A Jewish group affiliated with French presidential candidate Marine Le Pen’s National Rally Party called on her to remove campaign posters in which she is making a gesture used by white supremacists.
The poster features Le Pen leaning on a desk in a dark blue suit with the slogan “for all French people.” One of her hands is gripping the desk as her left thumb and index finger make a circle, while the other fingers are fanned out on the desk.
That hand gesture, also known as the “OK” sign, has been used as a white supremacist signal in recent years. The Anti-Defamation League added it to a list of white supremacist symbols in 2019, while noting “particular caution must be used when evaluating this symbol” because of its usual, innocuous meaning.
The new Le Pen posters have been posted at town halls across France ahead of the runoff between Le Pen and French President Emmanuel Macron on April 24.
The National Jewish Circle, a group of Jewish supporters of Le Pen’s far-right party, wrote a letter calling for the candidate to replace the posters with the campaign photo she used in the first round of voting, which did not feature the hand signal.
Affiche de Marine Le Pen pour la campagne de second tour. Cela ne vous rappelle rien ? pic.twitter.com/eDpIS7HIBj— Christophe Capuano (@Ch_Capuano) April 12, 2022
“If she does not change the photo, we will call to vote for Macron,” National Jewish Rally leader Jean-Richard Sulzer said on Sunday.

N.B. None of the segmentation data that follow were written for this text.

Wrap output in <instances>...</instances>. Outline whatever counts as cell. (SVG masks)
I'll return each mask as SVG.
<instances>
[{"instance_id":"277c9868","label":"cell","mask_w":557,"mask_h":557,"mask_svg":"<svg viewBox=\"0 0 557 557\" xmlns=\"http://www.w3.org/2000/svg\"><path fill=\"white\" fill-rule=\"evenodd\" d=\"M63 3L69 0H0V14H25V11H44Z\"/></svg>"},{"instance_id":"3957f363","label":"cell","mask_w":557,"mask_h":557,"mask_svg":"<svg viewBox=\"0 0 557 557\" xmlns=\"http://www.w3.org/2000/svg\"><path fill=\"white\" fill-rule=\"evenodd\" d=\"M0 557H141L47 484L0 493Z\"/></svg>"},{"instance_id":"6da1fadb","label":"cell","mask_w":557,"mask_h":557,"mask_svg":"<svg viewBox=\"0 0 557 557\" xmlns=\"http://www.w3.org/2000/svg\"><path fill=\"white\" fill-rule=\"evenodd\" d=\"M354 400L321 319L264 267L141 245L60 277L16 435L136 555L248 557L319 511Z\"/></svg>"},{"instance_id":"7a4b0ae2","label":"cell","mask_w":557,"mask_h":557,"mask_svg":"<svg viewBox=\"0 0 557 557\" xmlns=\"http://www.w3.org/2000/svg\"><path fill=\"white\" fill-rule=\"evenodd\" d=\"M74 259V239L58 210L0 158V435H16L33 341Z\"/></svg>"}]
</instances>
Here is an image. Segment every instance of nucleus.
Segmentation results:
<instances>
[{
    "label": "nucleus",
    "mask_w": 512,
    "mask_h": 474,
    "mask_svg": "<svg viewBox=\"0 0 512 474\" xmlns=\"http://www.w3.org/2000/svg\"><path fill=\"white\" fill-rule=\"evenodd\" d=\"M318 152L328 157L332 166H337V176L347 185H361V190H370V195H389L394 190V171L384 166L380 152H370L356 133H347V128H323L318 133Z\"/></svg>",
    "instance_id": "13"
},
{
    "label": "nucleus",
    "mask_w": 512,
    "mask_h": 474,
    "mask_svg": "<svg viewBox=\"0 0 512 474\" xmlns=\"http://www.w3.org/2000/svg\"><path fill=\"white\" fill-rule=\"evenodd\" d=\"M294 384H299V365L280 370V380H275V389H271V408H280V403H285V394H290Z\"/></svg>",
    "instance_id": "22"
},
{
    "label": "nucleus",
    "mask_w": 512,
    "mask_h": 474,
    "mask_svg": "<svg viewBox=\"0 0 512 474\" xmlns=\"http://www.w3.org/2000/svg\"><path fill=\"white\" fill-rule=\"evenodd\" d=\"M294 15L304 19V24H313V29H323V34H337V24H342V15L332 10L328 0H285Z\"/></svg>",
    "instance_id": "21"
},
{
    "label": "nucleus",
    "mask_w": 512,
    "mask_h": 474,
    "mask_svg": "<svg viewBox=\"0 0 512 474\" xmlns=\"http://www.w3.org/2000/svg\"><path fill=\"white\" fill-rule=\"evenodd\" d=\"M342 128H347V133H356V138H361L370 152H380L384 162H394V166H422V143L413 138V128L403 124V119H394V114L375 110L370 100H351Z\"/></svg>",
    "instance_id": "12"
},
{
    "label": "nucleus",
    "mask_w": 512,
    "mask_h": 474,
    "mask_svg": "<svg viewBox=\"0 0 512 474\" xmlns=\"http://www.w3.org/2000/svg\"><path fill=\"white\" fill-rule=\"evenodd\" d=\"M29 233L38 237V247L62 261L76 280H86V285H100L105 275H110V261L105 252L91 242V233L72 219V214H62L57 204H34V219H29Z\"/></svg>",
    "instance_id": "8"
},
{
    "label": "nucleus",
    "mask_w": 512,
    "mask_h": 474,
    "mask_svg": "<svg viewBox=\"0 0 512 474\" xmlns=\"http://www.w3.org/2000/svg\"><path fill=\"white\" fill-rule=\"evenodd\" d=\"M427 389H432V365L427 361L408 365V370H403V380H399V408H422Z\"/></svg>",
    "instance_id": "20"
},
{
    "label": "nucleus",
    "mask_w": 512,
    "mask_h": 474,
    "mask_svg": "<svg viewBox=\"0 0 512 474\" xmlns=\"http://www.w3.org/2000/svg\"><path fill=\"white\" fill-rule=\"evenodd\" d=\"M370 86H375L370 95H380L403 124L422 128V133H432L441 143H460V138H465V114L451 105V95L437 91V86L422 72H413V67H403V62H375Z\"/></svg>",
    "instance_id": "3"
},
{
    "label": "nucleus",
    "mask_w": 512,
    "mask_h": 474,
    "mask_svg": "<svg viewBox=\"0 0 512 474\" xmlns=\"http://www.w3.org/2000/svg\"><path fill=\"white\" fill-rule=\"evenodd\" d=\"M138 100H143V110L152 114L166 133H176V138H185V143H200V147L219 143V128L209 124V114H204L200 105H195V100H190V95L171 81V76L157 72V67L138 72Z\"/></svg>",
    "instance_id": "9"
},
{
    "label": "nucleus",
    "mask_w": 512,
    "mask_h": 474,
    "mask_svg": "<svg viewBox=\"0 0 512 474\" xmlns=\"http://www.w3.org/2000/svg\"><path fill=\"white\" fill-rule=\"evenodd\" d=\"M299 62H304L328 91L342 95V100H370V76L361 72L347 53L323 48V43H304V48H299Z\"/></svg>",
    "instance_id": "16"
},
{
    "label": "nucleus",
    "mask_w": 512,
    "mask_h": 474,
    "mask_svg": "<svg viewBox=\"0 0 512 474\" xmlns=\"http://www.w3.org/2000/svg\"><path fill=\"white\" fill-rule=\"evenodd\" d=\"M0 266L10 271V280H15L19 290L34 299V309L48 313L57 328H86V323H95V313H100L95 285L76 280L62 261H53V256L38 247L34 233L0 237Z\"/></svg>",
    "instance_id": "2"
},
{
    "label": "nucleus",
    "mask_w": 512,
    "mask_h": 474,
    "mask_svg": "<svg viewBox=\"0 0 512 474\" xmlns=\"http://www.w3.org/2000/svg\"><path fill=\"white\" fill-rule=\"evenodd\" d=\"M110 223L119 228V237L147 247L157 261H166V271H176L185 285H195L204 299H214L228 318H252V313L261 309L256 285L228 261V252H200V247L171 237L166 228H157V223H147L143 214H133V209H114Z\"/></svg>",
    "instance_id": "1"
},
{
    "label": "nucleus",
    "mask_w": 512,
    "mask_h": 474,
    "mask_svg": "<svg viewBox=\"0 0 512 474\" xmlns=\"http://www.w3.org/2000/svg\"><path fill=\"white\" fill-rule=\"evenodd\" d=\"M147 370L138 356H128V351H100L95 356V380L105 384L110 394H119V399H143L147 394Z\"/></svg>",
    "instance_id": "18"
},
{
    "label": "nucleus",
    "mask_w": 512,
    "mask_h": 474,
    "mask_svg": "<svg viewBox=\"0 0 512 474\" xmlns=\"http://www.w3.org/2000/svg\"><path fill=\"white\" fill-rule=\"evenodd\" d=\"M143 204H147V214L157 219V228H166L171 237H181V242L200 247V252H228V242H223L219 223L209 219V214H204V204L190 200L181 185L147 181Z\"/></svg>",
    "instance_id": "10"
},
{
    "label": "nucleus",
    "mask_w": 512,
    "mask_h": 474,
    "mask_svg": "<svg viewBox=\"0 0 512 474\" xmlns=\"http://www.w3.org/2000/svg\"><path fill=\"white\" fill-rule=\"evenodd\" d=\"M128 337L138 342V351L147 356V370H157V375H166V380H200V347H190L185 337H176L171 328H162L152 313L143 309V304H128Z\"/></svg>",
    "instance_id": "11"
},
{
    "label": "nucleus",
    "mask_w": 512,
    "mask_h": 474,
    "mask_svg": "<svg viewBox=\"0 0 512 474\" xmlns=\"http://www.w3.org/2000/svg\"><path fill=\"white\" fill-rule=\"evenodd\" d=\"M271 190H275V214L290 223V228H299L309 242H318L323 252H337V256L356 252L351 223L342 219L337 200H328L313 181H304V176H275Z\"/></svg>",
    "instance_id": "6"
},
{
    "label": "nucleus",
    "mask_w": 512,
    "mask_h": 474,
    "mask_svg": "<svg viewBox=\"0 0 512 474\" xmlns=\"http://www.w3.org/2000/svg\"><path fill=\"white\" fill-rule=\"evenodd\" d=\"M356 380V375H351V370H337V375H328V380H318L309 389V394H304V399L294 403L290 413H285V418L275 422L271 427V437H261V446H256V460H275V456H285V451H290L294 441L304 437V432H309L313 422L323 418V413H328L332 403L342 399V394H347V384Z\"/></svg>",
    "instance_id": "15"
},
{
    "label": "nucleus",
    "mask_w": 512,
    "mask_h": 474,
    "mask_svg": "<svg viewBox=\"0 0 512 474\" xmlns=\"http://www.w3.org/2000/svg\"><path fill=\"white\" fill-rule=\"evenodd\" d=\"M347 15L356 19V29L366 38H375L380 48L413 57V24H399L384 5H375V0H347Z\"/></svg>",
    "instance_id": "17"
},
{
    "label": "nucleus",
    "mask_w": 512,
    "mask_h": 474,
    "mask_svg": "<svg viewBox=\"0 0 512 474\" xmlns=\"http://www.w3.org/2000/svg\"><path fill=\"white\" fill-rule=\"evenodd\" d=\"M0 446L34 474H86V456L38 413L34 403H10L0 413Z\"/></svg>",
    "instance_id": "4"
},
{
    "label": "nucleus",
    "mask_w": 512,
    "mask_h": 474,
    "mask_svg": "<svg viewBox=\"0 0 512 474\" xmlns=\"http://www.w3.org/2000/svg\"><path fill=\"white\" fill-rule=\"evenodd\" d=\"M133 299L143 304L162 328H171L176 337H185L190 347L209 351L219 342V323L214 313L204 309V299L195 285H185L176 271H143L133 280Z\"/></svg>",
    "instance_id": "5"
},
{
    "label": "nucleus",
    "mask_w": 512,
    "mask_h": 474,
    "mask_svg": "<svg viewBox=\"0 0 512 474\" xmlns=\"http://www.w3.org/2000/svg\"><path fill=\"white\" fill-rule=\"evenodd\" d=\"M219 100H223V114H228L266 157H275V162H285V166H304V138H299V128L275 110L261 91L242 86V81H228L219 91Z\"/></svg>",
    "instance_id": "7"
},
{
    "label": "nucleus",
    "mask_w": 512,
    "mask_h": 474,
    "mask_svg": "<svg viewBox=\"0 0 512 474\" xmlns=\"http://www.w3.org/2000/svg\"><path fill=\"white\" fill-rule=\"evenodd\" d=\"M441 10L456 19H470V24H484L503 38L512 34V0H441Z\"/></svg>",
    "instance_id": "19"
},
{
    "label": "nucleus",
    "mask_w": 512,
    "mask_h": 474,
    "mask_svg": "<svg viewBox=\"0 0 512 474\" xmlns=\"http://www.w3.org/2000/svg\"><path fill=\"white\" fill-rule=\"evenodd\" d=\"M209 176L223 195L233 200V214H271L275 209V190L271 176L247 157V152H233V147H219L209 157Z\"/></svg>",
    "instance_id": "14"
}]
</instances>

Sulzer argued that Le Pen knows the significance of the hand gesture, because she had been involved in a controversy involving it in 2019, after Le Pen took a photo with Estonian legislator Ruben Kaalep – who has a long history of associations with neo-Nazis – in which they both made the gesture. At the time, Le Pen said she thought it only meant “OK,” and asked that Kaalep take down the photo from his Facebook page. He obliged, but it can still be found online.
Marine Le Pen and Ruuben Kaalep, a well-known neo-nazi, being super happy here in Tallinn. pic.twitter.com/XpsEzalzN7— Vahur Koorits (@VahurKoorits) May 14, 2019
“I know this signal and I know her well,” Sulzer said. “I think she often uses dog whistles.... This time, it’s too much. It’s a wink to the supremacists, saying I am one of you.”
Sulzer was a longtime National Rally activist and worked on Le Pen’s 2012 presidential campaign. He represented the party on regional and municipal councils, but he supported Eric Zemmour, a far-right candidate who is also Jewish, in the first round of voting this year. In 2019, Sulzer compiled a list of National Rally officials with neo-Nazi affiliations, calling for the party to drop them. National Rally threatened to sue the National Jewish Circle because of its previous name, the National Jewish Rally.
The National Rally is a far-right anti-immigration party previously known as the National Front. Marine Le Pen’s father, Jean-Marie Le Pen, founded the party in 1972 and has a history of Holocaust denial, antisemitism and xenophobic remarks, especially about Muslims. The younger Le Pen has tried to distance the party from her father, shifting focus in the current election campaign from immigration to broader economic issues.